Implementation:Speechbrain Speechbrain SEBrain Compute Forward
Appearance
| Property | Value |
|---|---|
| Implementation Name | SEBrain_Compute_Forward |
| API | SEBrain.compute_forward(self, batch, stage) and SEBrain.compute_objectives(self, predictions, batch, stage)
|
| Source File | recipes/Voicebank/enhance/spectral_mask/train.py -- Class: L26, compute_forward: L27-43, compute_objectives: L52-92
|
| Import | Recipe-specific Brain subclass (not importable as library) |
| Type | API Doc |
| Workflow | Speech_Enhancement_Training |
| Domains | Speech_Enhancement, Deep_Learning |
| Related Principle | Principle:Speechbrain_Speechbrain_Conventional_Enhancement_Training |
Purpose
SEBrain (Speech Enhancement Brain) is a custom sb.Brain subclass that implements conventional supervised training for speech enhancement using spectral masking or waveform mapping.

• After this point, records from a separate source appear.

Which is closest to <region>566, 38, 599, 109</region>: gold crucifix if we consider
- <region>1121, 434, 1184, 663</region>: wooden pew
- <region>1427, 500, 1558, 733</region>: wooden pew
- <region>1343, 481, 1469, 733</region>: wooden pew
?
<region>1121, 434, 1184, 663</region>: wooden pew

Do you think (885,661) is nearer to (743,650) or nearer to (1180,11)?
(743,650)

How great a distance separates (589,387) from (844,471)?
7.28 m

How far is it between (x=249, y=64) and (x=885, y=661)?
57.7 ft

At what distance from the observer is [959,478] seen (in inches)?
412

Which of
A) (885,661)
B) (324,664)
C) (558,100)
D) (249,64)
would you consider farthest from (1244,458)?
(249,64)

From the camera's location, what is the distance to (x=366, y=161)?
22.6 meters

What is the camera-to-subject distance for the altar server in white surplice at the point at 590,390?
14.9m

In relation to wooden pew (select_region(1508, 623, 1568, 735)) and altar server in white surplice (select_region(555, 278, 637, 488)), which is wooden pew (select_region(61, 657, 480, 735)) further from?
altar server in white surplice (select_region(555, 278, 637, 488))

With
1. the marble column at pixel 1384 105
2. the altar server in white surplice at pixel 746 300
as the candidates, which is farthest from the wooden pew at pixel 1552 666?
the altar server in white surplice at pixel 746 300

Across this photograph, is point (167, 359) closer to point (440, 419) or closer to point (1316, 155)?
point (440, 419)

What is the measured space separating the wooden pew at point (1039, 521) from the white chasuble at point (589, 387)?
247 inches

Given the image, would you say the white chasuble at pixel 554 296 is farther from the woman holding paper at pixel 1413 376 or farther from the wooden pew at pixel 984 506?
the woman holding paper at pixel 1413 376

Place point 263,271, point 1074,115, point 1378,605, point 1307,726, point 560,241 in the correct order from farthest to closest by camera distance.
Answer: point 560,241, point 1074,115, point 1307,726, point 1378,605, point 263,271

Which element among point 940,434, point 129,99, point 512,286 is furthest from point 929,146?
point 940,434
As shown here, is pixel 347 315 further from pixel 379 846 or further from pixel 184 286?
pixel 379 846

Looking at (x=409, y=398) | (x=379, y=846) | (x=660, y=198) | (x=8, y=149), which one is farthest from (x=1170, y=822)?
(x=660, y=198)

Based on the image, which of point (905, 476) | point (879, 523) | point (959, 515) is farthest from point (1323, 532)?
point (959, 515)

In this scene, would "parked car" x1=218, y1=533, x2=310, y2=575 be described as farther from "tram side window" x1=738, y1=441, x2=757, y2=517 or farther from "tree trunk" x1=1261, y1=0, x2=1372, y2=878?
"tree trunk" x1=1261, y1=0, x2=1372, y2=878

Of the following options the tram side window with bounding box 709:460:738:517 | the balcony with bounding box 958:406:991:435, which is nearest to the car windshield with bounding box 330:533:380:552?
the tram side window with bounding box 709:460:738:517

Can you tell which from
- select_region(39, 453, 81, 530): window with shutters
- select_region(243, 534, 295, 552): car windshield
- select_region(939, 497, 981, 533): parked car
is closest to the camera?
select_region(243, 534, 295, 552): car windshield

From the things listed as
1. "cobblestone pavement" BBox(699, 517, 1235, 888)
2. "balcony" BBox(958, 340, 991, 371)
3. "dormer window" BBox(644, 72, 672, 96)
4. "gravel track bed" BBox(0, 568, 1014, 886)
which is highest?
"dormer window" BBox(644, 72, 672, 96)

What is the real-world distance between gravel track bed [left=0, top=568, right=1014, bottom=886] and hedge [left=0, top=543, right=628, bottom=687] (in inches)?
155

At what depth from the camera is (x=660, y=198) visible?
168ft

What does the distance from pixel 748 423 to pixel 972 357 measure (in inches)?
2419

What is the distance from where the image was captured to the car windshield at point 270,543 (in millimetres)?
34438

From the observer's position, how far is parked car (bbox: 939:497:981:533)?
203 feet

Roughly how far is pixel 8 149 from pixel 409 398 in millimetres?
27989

It provides the compute_forward() and compute_objectives() methods that plug into SpeechBrain's standard training loop to perform STFT-based mask prediction, spectral reconstruction, and MSE loss computation.
Class Definition
class SEBrain(sb.Brain):
"""Brain class for speech enhancement training.
Supports both spectral mask and waveform mapping approaches,
selectable via the 'waveform_target' hyperparameter.
"""
compute_forward Method
def compute_forward(self, batch, stage):
"""Forward computations from the waveform batches to the enhanced output.
Arguments
---------
batch : PaddedBatch
Contains 'noisy_sig' (noisy waveform) and 'clean_sig' (clean waveform).
stage : sb.Stage
One of TRAIN, VALID, or TEST.
Returns
-------
predict_spec : torch.Tensor
Enhanced spectral features [batch, time, freq].
predict_wav : torch.Tensor
Reconstructed enhanced waveform [batch, samples].
"""
batch = batch.to(self.device)
noisy_wavs, lens = batch.noisy_sig
noisy_feats = self.compute_feats(noisy_wavs)
# Predict spectral mask using the model
mask = self.modules.model(noisy_feats)
mask = torch.squeeze(mask, 2)
# Apply mask via signal approximation (SA)
predict_spec = torch.mul(mask, noisy_feats)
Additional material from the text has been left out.